Stored items from a collection:
┌──

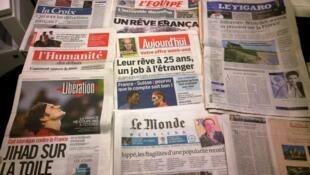 Diários franceses 21.11.2014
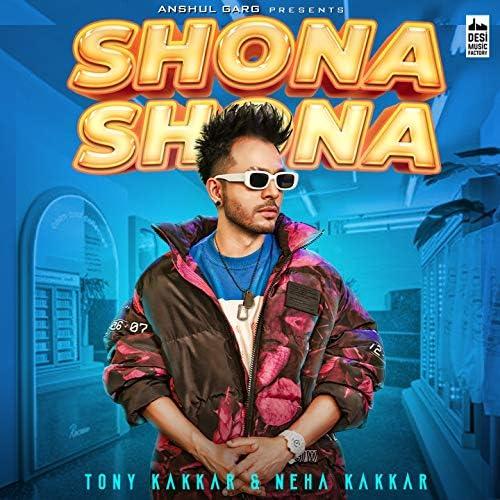 Tony Kakkar feat. Neha Kakkar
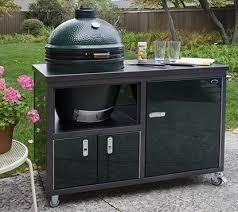 challenger vinyl cart cover for large big green egg premier grilling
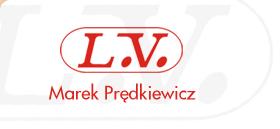 L.V., Zielona Góra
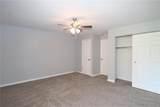 5255 Cedarstone Court - Photo 9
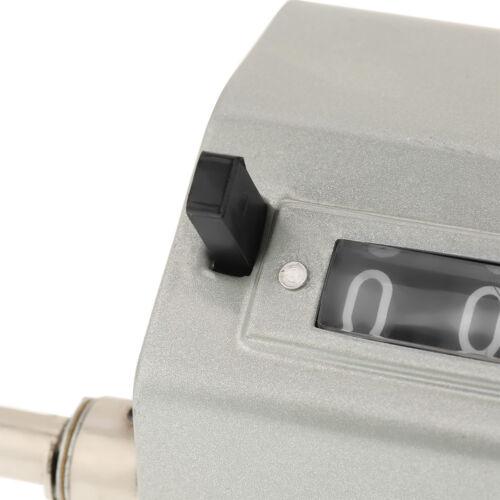 5-stellig Rolling Wheel Längenzähler Meterzähler 0-9999.9 Counter Max 350RPM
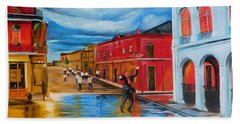 New Orleans Parade Beach Towel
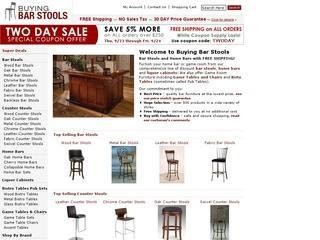 Go to buying-bar-stools.com website.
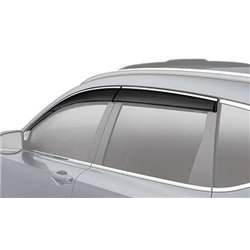 HONDA CRV 2017 Premium Stainless Steel Chrome Lining Anti UV Light Door Visor with Clip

└──

Task description :: For each entry above, write it out again exactly but leave out any picture.

Response area ::
 Diários franceses 21.11.2014
 Tony Kakkar feat. Neha Kakkar
 challenger vinyl cart cover for large big green egg premier grilling
 L.V., Zielona Góra
 5255 Cedarstone Court - Photo 9
 5-stellig Rolling Wheel Längenzähler Meterzähler 0-9999.9 Counter Max 350RPM
 New Orleans Parade Beach Towel
 Go to buying-bar-stools.com website.
 HONDA CRV 2017 Premium Stainless Steel Chrome Lining Anti UV Light Door Visor with Clip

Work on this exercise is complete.